A recent security flaw in Windows 11’s Snipping Tool has raised concerns about data privacy. Developer Chris Blume has discovered that the Snipping Tool does not completely erase unused PNG image data, making it possible for some of the cropped-out picture to be recovered and sensitive data to potentially be obtained. While the issue does not affect some PNG files, including optimized images, it is still a cause for concern.
According to BleepingComputer, researcher David Buchanan has verified that the supposedly hidden information can be extracted using a slightly modified version of the script used to demonstrate the Android vulnerability. Buchanan and programmer Simon Aarons recently found a severe “aCropalypse” flaw in the Markup screenshot feature on Google Pixel phones, which was subsequently patched by Google.

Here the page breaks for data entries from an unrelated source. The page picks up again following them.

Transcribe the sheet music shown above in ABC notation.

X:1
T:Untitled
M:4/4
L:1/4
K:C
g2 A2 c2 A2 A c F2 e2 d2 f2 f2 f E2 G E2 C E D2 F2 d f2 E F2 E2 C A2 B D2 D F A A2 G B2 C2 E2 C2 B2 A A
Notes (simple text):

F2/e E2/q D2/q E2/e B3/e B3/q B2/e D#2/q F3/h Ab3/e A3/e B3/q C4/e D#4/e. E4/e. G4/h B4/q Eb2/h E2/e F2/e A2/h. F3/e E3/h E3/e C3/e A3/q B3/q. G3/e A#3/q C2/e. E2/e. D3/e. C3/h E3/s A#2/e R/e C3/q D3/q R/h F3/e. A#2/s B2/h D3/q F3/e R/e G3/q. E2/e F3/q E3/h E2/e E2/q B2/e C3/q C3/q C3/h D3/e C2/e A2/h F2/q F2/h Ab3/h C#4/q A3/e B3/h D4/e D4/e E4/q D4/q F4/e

Despite Microsoft’s assurances that it is investigating the security reports and will take action as needed to protect users, the fact that the same exploit script works with minor changes on Windows 11’s Snipping Tool is alarming. It is yet to be seen if existing images may have the same problem and if a corresponding Windows 11 update will be released.
This latest security flaw highlights the need for greater attention to data privacy and security in the technology industry. As more and more of our personal and sensitive data is stored and shared online, it is imperative that companies take all necessary steps to protect their users from vulnerabilities and security breaches.